Gender differences in the cardiovascular actions of stimulants in the rat.

We have previously shown that the cardiovascular actions of the stimulants cathinone and methylenedioxymethamphetamine (MDMA) in the anaesthetised rat are largely indirect by the release of noradrenaline (Alsufyani & Docherty, 2015). Most published pharmacological studies of stimulants have employed male animals. Hence, in this study, we have chosen to investigate possible gender differences in the cardiovascular actions of the stimulants cathinone, MDMA and ephedrine in comparison with the archetypal indirect sympathomimetic agent tyramine.

Male and female Wistar rats (190-300g) were anaesthetized with pentobarbitone (60mg/kg, ip., and maintenance doses, as required, iv.). The carotid artery and jugular vein were cannulated for blood pressure/heart rate recording and drug injection, respectively. Studies were approved by the Health Products Regulatory Agency (Ireland) and by the RCSI Research Ethics Committee. Some rats were sympathectomised with 6-hydroxydopamine (40 mg/kg ip., on day 1 and on day 2, 3 or 4; used on the following day). In anaesthetized rats, dose-response curves were obtained to test drugs given iv. Data is presented as mean±S.E.M., from n animals, and analysis was performed using ANOVA and Dunnett’s test.

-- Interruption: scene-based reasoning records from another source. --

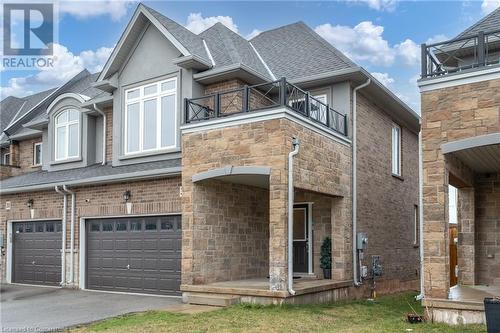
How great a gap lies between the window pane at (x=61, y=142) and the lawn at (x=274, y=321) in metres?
9.95

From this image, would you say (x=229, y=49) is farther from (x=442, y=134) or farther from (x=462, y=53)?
(x=442, y=134)

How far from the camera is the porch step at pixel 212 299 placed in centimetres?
1125

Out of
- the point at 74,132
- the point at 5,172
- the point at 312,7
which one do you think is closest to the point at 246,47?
the point at 312,7

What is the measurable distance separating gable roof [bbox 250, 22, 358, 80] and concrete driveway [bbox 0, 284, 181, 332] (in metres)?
7.63

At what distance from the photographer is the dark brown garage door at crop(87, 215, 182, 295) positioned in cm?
1427

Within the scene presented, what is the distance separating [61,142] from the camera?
19.0 meters

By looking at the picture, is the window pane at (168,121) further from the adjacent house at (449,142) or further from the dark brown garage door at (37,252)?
the adjacent house at (449,142)

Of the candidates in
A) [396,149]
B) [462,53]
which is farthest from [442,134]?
[396,149]

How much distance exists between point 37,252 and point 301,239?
950 cm

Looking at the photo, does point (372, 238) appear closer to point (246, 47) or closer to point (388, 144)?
point (388, 144)

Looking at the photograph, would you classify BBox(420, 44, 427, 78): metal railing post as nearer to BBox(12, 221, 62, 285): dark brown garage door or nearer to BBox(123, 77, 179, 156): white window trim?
BBox(123, 77, 179, 156): white window trim

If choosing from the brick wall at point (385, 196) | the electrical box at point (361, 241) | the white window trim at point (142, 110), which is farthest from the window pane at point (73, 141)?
the electrical box at point (361, 241)

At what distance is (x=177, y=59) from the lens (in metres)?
14.4

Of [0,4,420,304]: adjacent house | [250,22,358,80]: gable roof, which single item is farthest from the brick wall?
[250,22,358,80]: gable roof
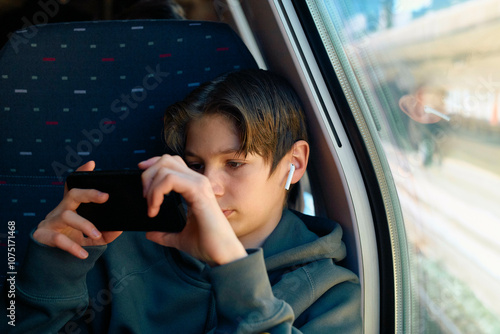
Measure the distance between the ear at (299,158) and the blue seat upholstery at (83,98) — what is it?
0.90 feet

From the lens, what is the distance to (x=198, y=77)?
1397 millimetres

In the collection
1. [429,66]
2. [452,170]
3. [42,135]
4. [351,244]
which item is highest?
[42,135]

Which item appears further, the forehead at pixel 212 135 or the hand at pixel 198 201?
the forehead at pixel 212 135

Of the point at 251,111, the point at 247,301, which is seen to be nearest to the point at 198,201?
the point at 247,301

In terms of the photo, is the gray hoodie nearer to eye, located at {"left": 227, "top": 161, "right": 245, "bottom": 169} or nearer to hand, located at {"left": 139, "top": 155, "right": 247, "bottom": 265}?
hand, located at {"left": 139, "top": 155, "right": 247, "bottom": 265}

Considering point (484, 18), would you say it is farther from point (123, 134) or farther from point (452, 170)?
point (123, 134)

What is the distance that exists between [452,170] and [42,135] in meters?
1.07

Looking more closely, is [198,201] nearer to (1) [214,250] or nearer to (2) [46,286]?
(1) [214,250]

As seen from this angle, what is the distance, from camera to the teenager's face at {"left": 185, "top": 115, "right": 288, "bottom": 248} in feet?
3.89

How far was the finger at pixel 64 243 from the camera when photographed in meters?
1.01

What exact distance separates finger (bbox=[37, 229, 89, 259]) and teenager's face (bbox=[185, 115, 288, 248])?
12.8 inches

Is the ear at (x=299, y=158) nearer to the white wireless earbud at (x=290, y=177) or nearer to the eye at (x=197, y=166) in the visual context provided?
the white wireless earbud at (x=290, y=177)

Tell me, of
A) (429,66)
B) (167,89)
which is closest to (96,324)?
(167,89)

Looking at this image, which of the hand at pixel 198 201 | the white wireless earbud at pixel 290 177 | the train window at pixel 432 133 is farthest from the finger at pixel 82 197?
the train window at pixel 432 133
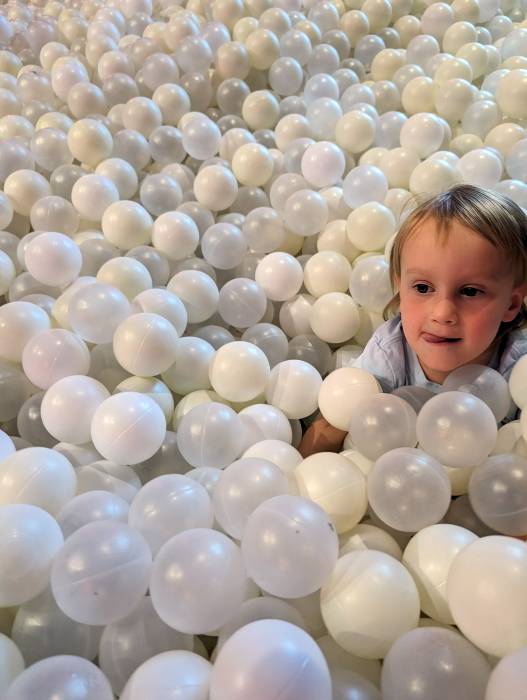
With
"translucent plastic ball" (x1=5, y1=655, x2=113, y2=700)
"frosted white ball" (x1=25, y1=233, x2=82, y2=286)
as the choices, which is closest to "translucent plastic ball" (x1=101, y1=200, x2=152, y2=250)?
"frosted white ball" (x1=25, y1=233, x2=82, y2=286)

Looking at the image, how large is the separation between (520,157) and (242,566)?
987 millimetres

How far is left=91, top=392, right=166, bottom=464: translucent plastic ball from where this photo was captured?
81 centimetres

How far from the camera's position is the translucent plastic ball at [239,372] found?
0.95 metres

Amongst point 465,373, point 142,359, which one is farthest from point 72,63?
point 465,373

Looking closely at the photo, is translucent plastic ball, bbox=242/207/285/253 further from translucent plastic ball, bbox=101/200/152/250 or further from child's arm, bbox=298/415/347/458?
child's arm, bbox=298/415/347/458

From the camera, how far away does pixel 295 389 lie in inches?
37.8

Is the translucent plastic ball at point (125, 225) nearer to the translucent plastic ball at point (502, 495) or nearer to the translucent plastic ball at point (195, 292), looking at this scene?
the translucent plastic ball at point (195, 292)

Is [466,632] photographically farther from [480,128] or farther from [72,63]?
[72,63]

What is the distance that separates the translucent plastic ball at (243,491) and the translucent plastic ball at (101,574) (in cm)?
11

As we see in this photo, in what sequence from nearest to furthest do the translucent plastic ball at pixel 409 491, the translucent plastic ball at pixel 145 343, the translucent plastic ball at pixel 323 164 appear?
the translucent plastic ball at pixel 409 491, the translucent plastic ball at pixel 145 343, the translucent plastic ball at pixel 323 164

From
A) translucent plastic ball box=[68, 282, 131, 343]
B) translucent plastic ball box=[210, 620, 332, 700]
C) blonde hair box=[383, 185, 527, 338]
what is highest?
blonde hair box=[383, 185, 527, 338]

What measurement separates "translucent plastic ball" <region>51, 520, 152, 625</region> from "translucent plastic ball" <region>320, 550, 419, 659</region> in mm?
186

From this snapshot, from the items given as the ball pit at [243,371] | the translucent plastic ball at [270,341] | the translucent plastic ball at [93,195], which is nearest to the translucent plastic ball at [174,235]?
the ball pit at [243,371]

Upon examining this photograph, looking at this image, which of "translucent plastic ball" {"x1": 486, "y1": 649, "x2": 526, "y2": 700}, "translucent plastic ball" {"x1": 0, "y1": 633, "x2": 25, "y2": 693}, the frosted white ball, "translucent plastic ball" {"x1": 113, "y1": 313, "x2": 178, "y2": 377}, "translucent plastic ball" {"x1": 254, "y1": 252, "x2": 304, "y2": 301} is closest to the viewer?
"translucent plastic ball" {"x1": 486, "y1": 649, "x2": 526, "y2": 700}
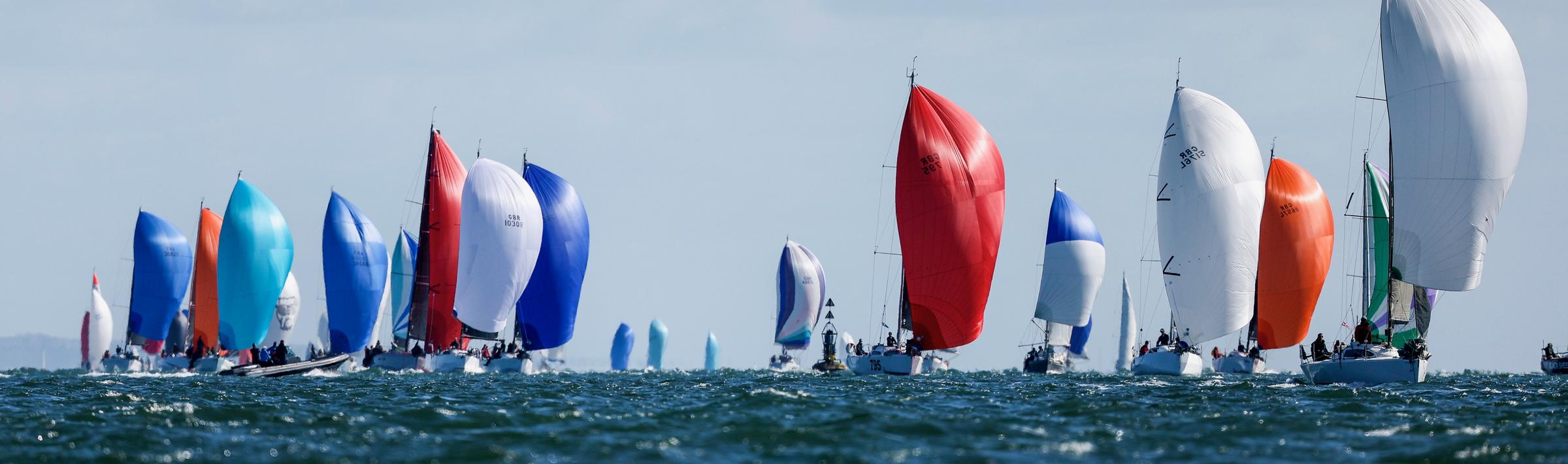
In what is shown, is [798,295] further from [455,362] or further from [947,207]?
[947,207]

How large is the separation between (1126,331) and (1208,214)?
2318 inches

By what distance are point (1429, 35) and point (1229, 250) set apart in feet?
58.7

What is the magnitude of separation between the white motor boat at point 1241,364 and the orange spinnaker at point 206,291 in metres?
41.3

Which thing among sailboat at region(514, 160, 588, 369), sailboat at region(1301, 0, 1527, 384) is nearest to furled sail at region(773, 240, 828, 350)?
sailboat at region(514, 160, 588, 369)

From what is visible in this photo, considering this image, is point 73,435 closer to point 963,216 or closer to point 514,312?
point 963,216

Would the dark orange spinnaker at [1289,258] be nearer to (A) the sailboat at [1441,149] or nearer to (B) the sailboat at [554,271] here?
(A) the sailboat at [1441,149]

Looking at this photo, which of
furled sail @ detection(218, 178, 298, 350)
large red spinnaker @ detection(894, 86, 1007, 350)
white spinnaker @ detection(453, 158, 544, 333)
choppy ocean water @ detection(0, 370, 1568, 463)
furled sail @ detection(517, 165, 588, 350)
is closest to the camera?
choppy ocean water @ detection(0, 370, 1568, 463)

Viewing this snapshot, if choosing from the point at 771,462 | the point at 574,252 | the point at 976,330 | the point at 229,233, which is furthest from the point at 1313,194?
the point at 771,462

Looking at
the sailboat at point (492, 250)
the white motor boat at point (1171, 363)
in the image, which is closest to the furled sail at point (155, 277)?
the sailboat at point (492, 250)

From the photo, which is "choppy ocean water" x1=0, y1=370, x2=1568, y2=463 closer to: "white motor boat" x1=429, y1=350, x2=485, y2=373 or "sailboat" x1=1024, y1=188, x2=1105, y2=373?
"white motor boat" x1=429, y1=350, x2=485, y2=373

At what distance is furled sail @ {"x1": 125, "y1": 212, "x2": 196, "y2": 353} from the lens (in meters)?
69.8

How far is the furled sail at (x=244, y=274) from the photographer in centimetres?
6275

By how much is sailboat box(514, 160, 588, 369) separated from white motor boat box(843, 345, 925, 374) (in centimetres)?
1323

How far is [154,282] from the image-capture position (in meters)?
70.1
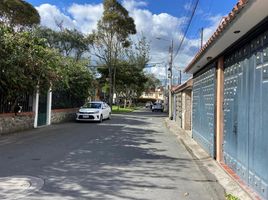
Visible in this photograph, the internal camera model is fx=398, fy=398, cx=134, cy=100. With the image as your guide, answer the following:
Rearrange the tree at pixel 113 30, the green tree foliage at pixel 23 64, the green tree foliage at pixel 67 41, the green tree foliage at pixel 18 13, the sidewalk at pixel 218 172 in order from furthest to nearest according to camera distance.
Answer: the green tree foliage at pixel 67 41
the tree at pixel 113 30
the green tree foliage at pixel 18 13
the green tree foliage at pixel 23 64
the sidewalk at pixel 218 172

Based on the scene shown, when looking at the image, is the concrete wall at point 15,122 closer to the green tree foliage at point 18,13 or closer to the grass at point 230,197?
the grass at point 230,197

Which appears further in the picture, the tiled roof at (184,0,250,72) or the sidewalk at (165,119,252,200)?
the sidewalk at (165,119,252,200)

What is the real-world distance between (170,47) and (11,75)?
90.7 feet

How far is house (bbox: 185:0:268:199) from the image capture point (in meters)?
6.62

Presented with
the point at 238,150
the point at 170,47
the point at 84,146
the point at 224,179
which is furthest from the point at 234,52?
the point at 170,47

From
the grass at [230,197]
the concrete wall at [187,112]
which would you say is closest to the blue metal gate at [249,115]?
the grass at [230,197]

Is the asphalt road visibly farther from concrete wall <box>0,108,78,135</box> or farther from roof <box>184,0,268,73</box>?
roof <box>184,0,268,73</box>

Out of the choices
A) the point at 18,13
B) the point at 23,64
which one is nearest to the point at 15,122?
the point at 23,64

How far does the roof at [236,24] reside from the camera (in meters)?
6.06

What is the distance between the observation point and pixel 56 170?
9.02m

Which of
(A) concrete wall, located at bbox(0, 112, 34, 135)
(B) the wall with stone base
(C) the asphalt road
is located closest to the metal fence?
(B) the wall with stone base

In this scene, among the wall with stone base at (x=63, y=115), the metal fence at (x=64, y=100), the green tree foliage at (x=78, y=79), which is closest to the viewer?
the wall with stone base at (x=63, y=115)

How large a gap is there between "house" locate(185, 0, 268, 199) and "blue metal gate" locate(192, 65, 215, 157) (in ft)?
0.10

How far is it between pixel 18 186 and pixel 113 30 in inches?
1666
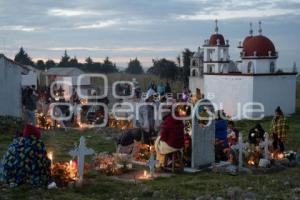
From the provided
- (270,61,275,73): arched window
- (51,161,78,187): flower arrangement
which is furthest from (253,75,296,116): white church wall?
(51,161,78,187): flower arrangement

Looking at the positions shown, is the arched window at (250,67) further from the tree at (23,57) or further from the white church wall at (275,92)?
the tree at (23,57)

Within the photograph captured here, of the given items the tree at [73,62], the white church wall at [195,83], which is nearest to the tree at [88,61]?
the tree at [73,62]

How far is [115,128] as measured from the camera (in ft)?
77.4

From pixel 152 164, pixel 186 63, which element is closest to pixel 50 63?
pixel 186 63

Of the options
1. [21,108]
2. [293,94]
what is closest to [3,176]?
[21,108]

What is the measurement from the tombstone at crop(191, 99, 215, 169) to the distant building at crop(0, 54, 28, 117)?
12776mm

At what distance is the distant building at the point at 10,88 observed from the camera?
24.7 m

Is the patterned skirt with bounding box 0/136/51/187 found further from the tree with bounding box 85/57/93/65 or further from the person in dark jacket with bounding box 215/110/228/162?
the tree with bounding box 85/57/93/65

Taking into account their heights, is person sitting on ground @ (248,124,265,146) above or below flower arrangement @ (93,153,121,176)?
above

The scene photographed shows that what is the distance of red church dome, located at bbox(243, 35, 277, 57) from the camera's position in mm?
34656

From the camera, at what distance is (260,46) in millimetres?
34875

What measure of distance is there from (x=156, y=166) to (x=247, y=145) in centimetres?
350

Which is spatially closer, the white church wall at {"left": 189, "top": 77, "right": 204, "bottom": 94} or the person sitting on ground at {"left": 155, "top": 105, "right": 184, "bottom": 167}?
the person sitting on ground at {"left": 155, "top": 105, "right": 184, "bottom": 167}

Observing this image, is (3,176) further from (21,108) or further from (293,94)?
(293,94)
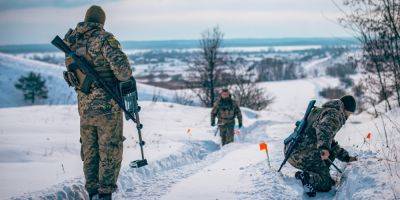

In anaesthetised male and female rats, tyramine produced marked pressor responses with similar maximum increases in diastolic blood pressure in both female (60.1±7.7 mmHg, n=8) and male (53.3±4.4 mmHg, n=8) rats. MDMA (1mg/kg) produced small pressor responses, and cathinone and ephedrine had mixed pressor and depressor effects. Cathinone, MDMA, tyramine (all 0.001-1 mg/kg) and ephedrine (0.001-10 mg/kg) produced marked tachycardia: the potency (pED50, -log μg/kg) of tyramine (male: 1.59±0.18, or 38.9 μg/kg; female: 2.08±0.14, or 120.0 μg/kg, n=8 each, P<0.05), and the ephedrine maximum tachycardia but not potency was also significantly greater in male (65.8±9.0 min-1) than female (32.4±7.0 min-1) rats (n=5 each, P<0.05). In sympathectomised rats, the tachycardia to cathinone or MDMA was markedly attenuated (P<0.05), but the tachycardia to ephedrine and tyramine was partly resistant. The blood pressure effects of tyramine were also markedly attenuated by sympathectomy. Comparing male and female rats, there were no differences in pressor responses to any agent, and no differences in the tachycardia to cathinone or MDMA. However, both ephedrine and tyramine produced a significantly greater tachycardia in male than in female vehicle treated rats. The results demonstrate that there are gender differences in cardiac actions for ephedrine and tyramine but not for cathinone and MDMA. Differences between stimulants may reflect different modes of action, between effects at the noradrenaline transporter, the vesicular transporter and between direct and indirect actions, Indirectly acting agents such as cathinone and MDMA, that act mainly on the noradrenaline transporter do not show gender differences, whereas agents such as tyramine and ephedrine that act at least partly on the vesicular transporter or have direct components to their actions show increased responsiveness in male rats.

HAA is funded by a scholarship from the Saudi Government Ministry of Higher Education, KAU. Alsufyani HA, Docherty JR. Eur J Pharmacol. 2015, 758: 142-146.